TOKYO (majirox news) — The Washington DC summit between Japanese Prime Minister Noda and US President Obama, which will take place between April 29 ann May 2, is expected to reveal a re-ordering of relations in the Asia-Pacific region.
They will discuss a number of bilateral, regional and global issues, including the economy, trade, energy, space and the U.S.-Japan Security Alliance, including the planned transfer of U.S. forces from Okinawa.
The bilateral summit is the first to be held in Washington since the Democratic Party of Japan took power in 2009, ending nearly half a century of rule by the Liberal Democratic Party.
There will a strengthening of the the relationship between Japan and the United States in regard to the economy and security, according to Masaru Sato, assistant press secretary at the Ministry of Foreign Affairs.

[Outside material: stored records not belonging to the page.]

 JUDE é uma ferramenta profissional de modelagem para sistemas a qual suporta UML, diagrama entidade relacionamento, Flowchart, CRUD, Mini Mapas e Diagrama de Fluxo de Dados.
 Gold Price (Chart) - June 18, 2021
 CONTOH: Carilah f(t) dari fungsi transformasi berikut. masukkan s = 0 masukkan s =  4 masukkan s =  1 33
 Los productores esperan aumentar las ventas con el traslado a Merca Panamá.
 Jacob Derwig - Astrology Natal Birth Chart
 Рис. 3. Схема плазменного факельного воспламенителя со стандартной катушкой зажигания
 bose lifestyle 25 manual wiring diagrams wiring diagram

“In the Asia pacific, we are going to compare notes and discuss how we view the security in the region,” he said. “We believe a positive U.S. Alliance is critically important. It is a public good for insuring peace and stability in the region and to appropriately respond to the drastically changing situation. We may also discuss our joint response to the missile launch that was carried out a few weeks ago by North Korea and collaborate further bilaterally on the issue.”

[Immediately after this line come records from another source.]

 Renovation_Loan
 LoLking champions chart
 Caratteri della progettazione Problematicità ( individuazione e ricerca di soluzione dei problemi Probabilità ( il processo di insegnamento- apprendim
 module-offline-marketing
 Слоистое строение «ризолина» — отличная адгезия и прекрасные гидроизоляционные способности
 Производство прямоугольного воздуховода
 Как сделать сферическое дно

Sato sees this as being an important event. “This is going to be a very significant visit in terms of announcing to the rest of the world where our future alliance will be headed. This will be done in an appropriate form, but I cannot announce by getting ahead of them, please wait until the summit takes place.”
There are those, however, who see this summit as being merely a ceremonial occasion that will not achieve anything of lasting value.
According to Takeshi Koyama, a professor of Foreign Policy at Akita University, “We have problems with the TTP, Trans Pacific Partnership, with the U.S. Futemna Air Base and the relocation to Guam, so we cannot expect too much from those issues. But the relation between the two countries has dramatically improved since the issue of the Senkaku Islands and the earthquake and tsunami in which the U.S. sent Marines to help the Japanese victims there.”
Of all those leading the Democratic Party of Japan, Noda, whose last meeting with Obama was last November during the Asia-Pacific economic summit in Hawaii, is said to have the friendliest attitude toward the U.S.